Now I don’t know what I think about any council regulating my sexual activity, but I do recognize these artists’ disgust with the world around them. They experienced destruction in a way that is hard for Americans to fathom, knew that structures which had stood for thousands of years could be destroyed in an instant, how easily this destruction can result in permanent loss. (Think of those Catholic icons that were desecrated or destroyed in Shakespeare’s time, the cultural loss that resulted from the ruler’s need to force a particular belief system on a nation.)

The Dadaists’ disgust with the world around them symbolized their recognition of the fact that the visual images we hold dear continue to be subject to the whims of any slack-jawed pilot’s trigger-happy finger and our ruler’s good graces. That’s the point behind the Mona Lisa with a mustache. The Dadaists didn’t disrespect the painting/da Vinci so much as they lamented the reality that its existence is tenuous—that its existence is subject to the whims of people who could care less about art.

Dadaists confront the randomness of destruction in their works, and mourn a world where destruction is commonplace.

Duchamp’s Questions:
What is the irreducible element in language?
What would constitute a truly modern dictionary?
How should an index of all knowledge be organized?
To what extent can chance be given its freedom in the arts?
What are the verbal equivalents of colors that cannot be seen?
Should not every government have a Ministry of Coincidences?

Coincidences. Artists recognize the symbolic relationships between seemingly disparate elements, establish connections that some people simply can’t see until the artists point these connections out. This can resemble schizophrenic or delusional behavior, especially if the artist isn’t articulate enough or in touch with her unconsciousness enough to makes these connections resonate with others.

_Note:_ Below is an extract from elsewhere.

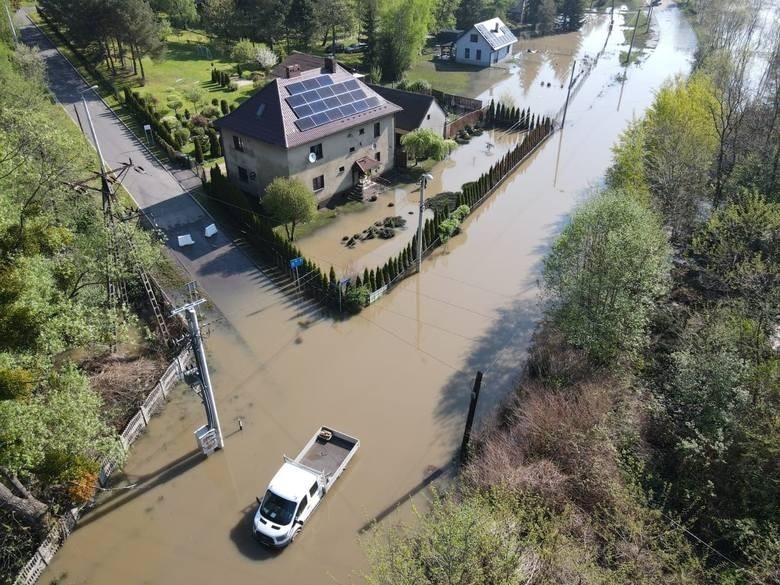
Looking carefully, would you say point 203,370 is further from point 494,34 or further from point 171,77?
point 494,34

Now, between my mother and my sister, let me just say that there is too damn much schizophrenia in my family. Within the last month, for example, I have received a letter from my sister outlining, in detail, how her reconciliation with her ex-husband would bring about the end of conflict between Israel and Palestine, how their reunion will end the Iraqi conflict. I know that this is delusional thinking but am a logical person and therefore try hard to trace her connections, try to figure out how she reached these conclusions—which, for some reason, is important to me. And, even though it continues to be fruitless, I try to point out the logical inconsistencies in these conclusions.

My father’s approach to delusional behavior was, at first, frustration, but this quickly turned into appeasement. There was a period of time when my mother wrapped everything in plastic wrap. You’d sit on your bed and slide off it because she’d wrapped the mattress in plastic wrap (to keep some kind of evil something—germs?—inside it) when you weren’t looking. She had a witch hazel stage, too. And a tin foil stage. I came home from school one day—without a friend, thankfully—to find the entire piano wrapped in tin-foil and my father and sister and mother just sitting in the room there with it. Daddy was reading the paper across from the silver monstrosity, in fact.

There was this unspoken agreement in my family that we were supposed to pretend that the most extreme behavior was normal, that we were supposed to ignore that elephant sitting in the living room, but I could never do this. Excuse me, I inevitably said, but has anyone noticed that the fucking piano is wrapped in tin-foil!???